SUPPLIED RECORDS ::

╔══

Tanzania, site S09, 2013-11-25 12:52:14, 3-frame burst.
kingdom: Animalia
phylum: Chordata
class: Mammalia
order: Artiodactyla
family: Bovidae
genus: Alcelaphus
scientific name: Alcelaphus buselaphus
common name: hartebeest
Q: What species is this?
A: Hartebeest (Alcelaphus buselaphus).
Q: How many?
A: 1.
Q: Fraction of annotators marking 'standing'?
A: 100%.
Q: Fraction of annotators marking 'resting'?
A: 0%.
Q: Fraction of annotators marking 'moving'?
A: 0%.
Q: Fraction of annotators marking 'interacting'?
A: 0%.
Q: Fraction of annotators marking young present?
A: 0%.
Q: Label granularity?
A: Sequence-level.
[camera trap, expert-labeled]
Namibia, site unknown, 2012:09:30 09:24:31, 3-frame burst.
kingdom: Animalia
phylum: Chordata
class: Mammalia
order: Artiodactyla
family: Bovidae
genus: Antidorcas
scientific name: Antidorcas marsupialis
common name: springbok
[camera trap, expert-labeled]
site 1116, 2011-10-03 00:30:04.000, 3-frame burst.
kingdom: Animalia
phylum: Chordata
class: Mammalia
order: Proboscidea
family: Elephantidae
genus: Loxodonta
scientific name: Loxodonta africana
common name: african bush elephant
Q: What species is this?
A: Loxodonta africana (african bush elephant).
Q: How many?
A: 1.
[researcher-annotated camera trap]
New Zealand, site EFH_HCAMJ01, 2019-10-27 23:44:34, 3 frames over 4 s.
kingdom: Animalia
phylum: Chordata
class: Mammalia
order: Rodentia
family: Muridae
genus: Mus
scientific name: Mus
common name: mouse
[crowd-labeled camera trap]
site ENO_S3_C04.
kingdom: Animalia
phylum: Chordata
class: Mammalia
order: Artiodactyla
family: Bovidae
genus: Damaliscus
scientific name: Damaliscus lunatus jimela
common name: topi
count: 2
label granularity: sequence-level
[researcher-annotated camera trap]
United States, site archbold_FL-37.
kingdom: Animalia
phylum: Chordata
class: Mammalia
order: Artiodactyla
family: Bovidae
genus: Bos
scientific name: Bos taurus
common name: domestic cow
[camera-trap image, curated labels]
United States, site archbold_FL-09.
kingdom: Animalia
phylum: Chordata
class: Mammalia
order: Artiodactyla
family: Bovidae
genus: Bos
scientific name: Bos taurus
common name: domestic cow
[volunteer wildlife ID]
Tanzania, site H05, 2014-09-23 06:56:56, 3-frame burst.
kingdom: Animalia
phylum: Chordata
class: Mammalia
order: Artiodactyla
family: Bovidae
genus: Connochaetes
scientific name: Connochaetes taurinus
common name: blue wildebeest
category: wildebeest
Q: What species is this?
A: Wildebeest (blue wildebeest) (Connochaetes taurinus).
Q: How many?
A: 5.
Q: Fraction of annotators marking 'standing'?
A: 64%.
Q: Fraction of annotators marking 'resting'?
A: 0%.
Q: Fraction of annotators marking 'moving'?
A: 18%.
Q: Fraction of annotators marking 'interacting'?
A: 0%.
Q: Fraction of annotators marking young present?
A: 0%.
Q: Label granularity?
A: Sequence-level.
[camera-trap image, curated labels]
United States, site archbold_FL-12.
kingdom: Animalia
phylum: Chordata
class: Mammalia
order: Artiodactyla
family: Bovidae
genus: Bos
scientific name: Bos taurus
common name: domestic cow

╚══

ACTIVITY ::
Write out every entry exactly as given.

YOUR RESPONSE ::
Tanzania, site S09, 2013-11-25 12:52:14, 3-frame burst.
kingdom: Animalia
phylum: Chordata
class: Mammalia
order: Artiodactyla
family: Bovidae
genus: Alcelaphus
scientific name: Alcelaphus buselaphus
common name: hartebeest
Q: What species is this?
A: Hartebeest (Alcelaphus buselaphus).
Q: How many?
A: 1.
Q: Fraction of annotators marking 'standing'?
A: 100%.
Q: Fraction of annotators marking 'resting'?
A: 0%.
Q: Fraction of annotators marking 'moving'?
A: 0%.
Q: Fraction of annotators marking 'interacting'?
A: 0%.
Q: Fraction of annotators marking young present?
A: 0%.
Q: Label granularity?
A: Sequence-level.
[camera trap, expert-labeled]
Namibia, site unknown, 2012:09:30 09:24:31, 3-frame burst.
kingdom: Animalia
phylum: Chordata
class: Mammalia
order: Artiodactyla
family: Bovidae
genus: Antidorcas
scientific name: Antidorcas marsupialis
common name: springbok
[camera trap, expert-labeled]
site 1116, 2011-10-03 00:30:04.000, 3-frame burst.
kingdom: Animalia
phylum: Chordata
class: Mammalia
order: Proboscidea
family: Elephantidae
genus: Loxodonta
scientific name: Loxodonta africana
common name: african bush elephant
Q: What species is this?
A: Loxodonta africana (african bush elephant).
Q: How many?
A: 1.
[researcher-annotated camera trap]
New Zealand, site EFH_HCAMJ01, 2019-10-27 23:44:34, 3 frames over 4 s.
kingdom: Animalia
phylum: Chordata
class: Mammalia
order: Rodentia
family: Muridae
genus: Mus
scientific name: Mus
common name: mouse
[crowd-labeled camera trap]
site ENO_S3_C04.
kingdom: Animalia
phylum: Chordata
class: Mammalia
order: Artiodactyla
family: Bovidae
genus: Damaliscus
scientific name: Damaliscus lunatus jimela
common name: topi
count: 2
label granularity: sequence-level
[researcher-annotated camera trap]
United States, site archbold_FL-37.
kingdom: Animalia
phylum: Chordata
class: Mammalia
order: Artiodactyla
family: Bovidae
genus: Bos
scientific name: Bos taurus
common name: domestic cow
[camera-trap image, curated labels]
United States, site archbold_FL-09.
kingdom: Animalia
phylum: Chordata
class: Mammalia
order: Artiodactyla
family: Bovidae
genus: Bos
scientific name: Bos taurus
common name: domestic cow
[volunteer wildlife ID]
Tanzania, site H05, 2014-09-23 06:56:56, 3-frame burst.
kingdom: Animalia
phylum: Chordata
class: Mammalia
order: Artiodactyla
family: Bovidae
genus: Connochaetes
scientific name: Connochaetes taurinus
common name: blue wildebeest
category: wildebeest
Q: What species is this?
A: Wildebeest (blue wildebeest) (Connochaetes taurinus).
Q: How many?
A: 5.
Q: Fraction of annotators marking 'standing'?
A: 64%.
Q: Fraction of annotators marking 'resting'?
A: 0%.
Q: Fraction of annotators marking 'moving'?
A: 18%.
Q: Fraction of annotators marking 'interacting'?
A: 0%.
Q: Fraction of annotators marking young present?
A: 0%.
Q: Label granularity?
A: Sequence-level.
[camera-trap image, curated labels]
United States, site archbold_FL-12.
kingdom: Animalia
phylum: Chordata
class: Mammalia
order: Artiodactyla
family: Bovidae
genus: Bos
scientific name: Bos taurus
common name: domestic cow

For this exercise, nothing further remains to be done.